選文 »
╔══
大陸與澳門雖為一國之土,但由于歷史的原因,它們卻有因社會制度不同而產生的殊有差異的刑法制度。這既是一個客觀存在,也是我們進行比較研究的前提。觀察具有異質色彩的澳門自由刑制度也是在鏡子里照觀自己的一種方式,本文作者試圖從自由刑的比較中尋找差異和認同。 一、

對自由刑單一化的理解歷來有狹義和廣義之分。(注:參見李貴方:《自由刑比較研究》,吉林人民出版社1992年版,第82頁。)狹義的自由刑單一化,是指各種不同類別自由刑(徒刑與監禁、重懲役與輕懲役、苦役監禁與一般監禁等)的單一化。廣義的自由刑單一化不僅包括各種不同類別自由刑單一化,而且還包括有期自由刑與短期自由刑或者有期自由刑、短期自由刑與終身自由刑的單一化。

就狹義的自由刑單一化而言, 有必要作一概括的“史的回顧”。1995年以前,澳門適用的是1886年《葡萄牙刑法典》。依照該《刑法典》,徒刑與監禁是兩種類別不同的自由刑。被判處徒刑時“互相之間應絕對和完全地隔離,不準交流通訊,除年老或生病外,須牢中進行強制性勞動。”(注:參見米健等:《澳門法律》,澳門基金會,1994年版,第151頁。)其期限為2年以上24年以下,遇有慣犯、累犯實施重罪的場合,徒刑的最高期限不超過30年。監禁作為一種懲教性刑罰,最低刑期為3天,最高刑期為2年。對于被科處監禁刑的人,不強制勞動。(注:參見米健等:《澳門法律》,澳門基金會,1994年版,第151頁。 引書。)這里,徒刑與監禁不僅其刑期不同,而且行刑條件與處遇也極具差異。
╚══
記錄 »
╔══
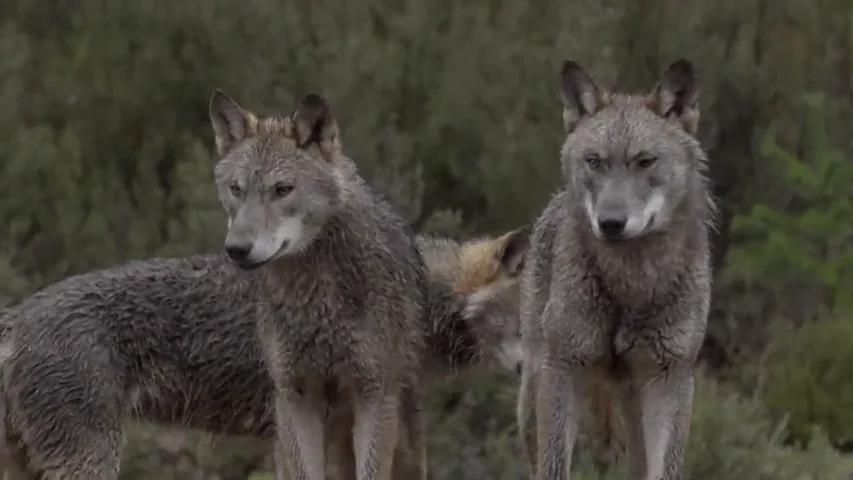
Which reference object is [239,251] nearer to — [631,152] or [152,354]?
[152,354]

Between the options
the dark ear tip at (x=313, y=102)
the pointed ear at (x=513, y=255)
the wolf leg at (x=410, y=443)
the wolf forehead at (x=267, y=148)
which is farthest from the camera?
the pointed ear at (x=513, y=255)

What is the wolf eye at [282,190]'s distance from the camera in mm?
6156

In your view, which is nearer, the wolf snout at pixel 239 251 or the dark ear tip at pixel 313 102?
the wolf snout at pixel 239 251

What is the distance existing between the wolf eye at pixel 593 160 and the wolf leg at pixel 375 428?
133cm

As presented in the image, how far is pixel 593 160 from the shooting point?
596 centimetres

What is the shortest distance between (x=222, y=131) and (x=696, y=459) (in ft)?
11.7

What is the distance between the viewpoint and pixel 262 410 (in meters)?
╚══
完成下列任務 »
A. 根據選文,1995年以前澳門適用的是哪一部刑法典?
B. 請照抄選文中從“對自由刑單一化的理解歷來有狹”開始、到“自由刑與終身自由刑的單一化。”結束的部分。

參考答案 »
A. 1886年《葡萄牙刑法典》。

B.
對自由刑單一化的理解歷來有狹義和廣義之分。(注:參見李貴方:《自由刑比較研究》,吉林人民出版社1992年版,第82頁。)狹義的自由刑單一化,是指各種不同類別自由刑(徒刑與監禁、重懲役與輕懲役、苦役監禁與一般監禁等)的單一化。廣義的自由刑單一化不僅包括各種不同類別自由刑單一化,而且還包括有期自由刑與短期自由刑或者有期自由刑、短期自由刑與終身自由刑的單一化。